Pajamas, in the modern age, are not only mundane, but a bit of a dinosaur. Sleeping in a silk two-piece is more the domain of Ebenezer Scrooge or piss-soaked grandparents than any normal person’s slumber hours. Generally, they seem unnecessary, old-fashioned and hoity-toity. Their rep as a deeply goody-two-shoes sort of clothing piece makes a bit of their history even more fascinating: Pajamas became popular because of World War I air raids.
During World War I in London, there was constant fear of nighttime zeppelin raids by the Germans. If such a raid happened, you’d have to come barreling out of your house at top speed out of a dead sleep, without the time to get dressed. With this in mind, women especially were looking for something that they’d look half-respectable in if forced into the public eye at night with little notice, with the added benefit of it being warm. Basically, they didn’t want to be caught out in the equivalent of a XXXL Garfield T-shirt with ice cream stains on it.
Superglue is an incredible bit of chemical engineering. It can be used for everything from fixing a broken vase before any parents realize it, to gluing a very dumb man’s butt cheeks together. Indeed, it seems like as long as superglue has been around, humankind has had a strange sort of self-destructive drive to see its effect on flesh, and has found repeatedly, that that effect is: It gets superglued.
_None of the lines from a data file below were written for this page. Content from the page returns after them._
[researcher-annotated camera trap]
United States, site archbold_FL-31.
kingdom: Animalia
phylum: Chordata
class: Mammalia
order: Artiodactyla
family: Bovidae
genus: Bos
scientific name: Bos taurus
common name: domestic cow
Superglue’s ability to bind flesh together isn’t a new discovery, though. In fact, one of the very earliest uses of superglue was closing up gunshot and other traumatic wounds in the Vietnam War. Dr. Harry Coover of Kodak invented cyanoacrylates during another experiment to create ultra-clear plastic, but quickly realized that it was an incredibly powerful adhesive. Curious about medical uses, he submitted it to the FDA, and ended up creating a cyanoacrylate spray for use by combat medics to quickly close wounds. Though it was never officially approved, it was used nonetheless because though it sometimes irritated the skin, it worked incredibly well.